Sunday, May 22, 2011

Thinking and Rethinking About Stuff

So, the candidates are dropping like flies. Getting so, we will need a program to tell us who’s left and who's next to go. I wonder what’s going on? It would seem that, just as a candidate wannabe get’s rolling, someone out there snarls and the candidate drops out, generally whining about how they are doing it for “family reasons.”  Can’t help noticing that they never drop out of Fox News for “family reasons.”
Pretty soon, we’ll be left with a lapsed Catholic who serially cheats on his various wives, a Mormon who thought it was principled for people in his home state to have health care, but socialism if the broader American public is to have health care, and that crazy lady from Minnesota. One assumes that Sarah Barbie is simply making too much money on the lecture circuit (soon she’ll be making as much as our failed President Shrub). The Republican convention promised to be a lot more entertaining a few months ago. This is going to make comedians all over the country have to work a lot harder over the coming months.  Well, so long as the Newtster is in the ring, we will have high comedy all the time.

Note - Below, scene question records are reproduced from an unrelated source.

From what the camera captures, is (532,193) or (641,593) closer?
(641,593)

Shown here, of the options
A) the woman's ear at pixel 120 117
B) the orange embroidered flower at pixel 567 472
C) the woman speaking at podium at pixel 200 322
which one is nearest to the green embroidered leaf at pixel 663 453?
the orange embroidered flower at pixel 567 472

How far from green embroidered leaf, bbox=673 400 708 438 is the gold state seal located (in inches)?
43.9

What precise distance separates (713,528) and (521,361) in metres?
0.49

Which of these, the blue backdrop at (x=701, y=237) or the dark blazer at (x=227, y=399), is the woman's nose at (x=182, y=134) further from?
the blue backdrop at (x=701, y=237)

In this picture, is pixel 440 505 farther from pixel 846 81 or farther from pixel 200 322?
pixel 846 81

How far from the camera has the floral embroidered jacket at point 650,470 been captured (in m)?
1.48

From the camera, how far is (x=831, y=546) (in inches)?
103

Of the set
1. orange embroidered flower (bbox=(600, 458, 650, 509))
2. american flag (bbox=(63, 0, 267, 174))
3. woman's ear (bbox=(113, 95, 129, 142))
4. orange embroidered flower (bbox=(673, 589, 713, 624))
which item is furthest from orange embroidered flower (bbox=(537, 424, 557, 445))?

But on another less comedic front, a recent article by Noam Chomsky on the assassination of Usama bin Laden caused me to rethink my sheer glee at his death. Chomsky is not opposed to bin Laden being brought to justice, but he argues strongly that neither bin Laden nor we got justice. Instead, we got an assassination.  Given our past stance on war criminals, i.e., the Nuremberg War Crimes Tribunal after “the last good war” our current rush to judgment seems at best at odds with our own history.  Like many, I applauded the attack on Pakistan, and the killing. Now, Chomsky makes me doubt the wisdom of such an approach.  It does in fact resemble the George Bush cowboy approach to international diplomacy—“shoot first and ask questions later.”
I’m still glad that bin Laden is dead, much as I was glad that Hitler was dead. Still, we need to be mindful in such matters, that we haven’t become the very people we despise.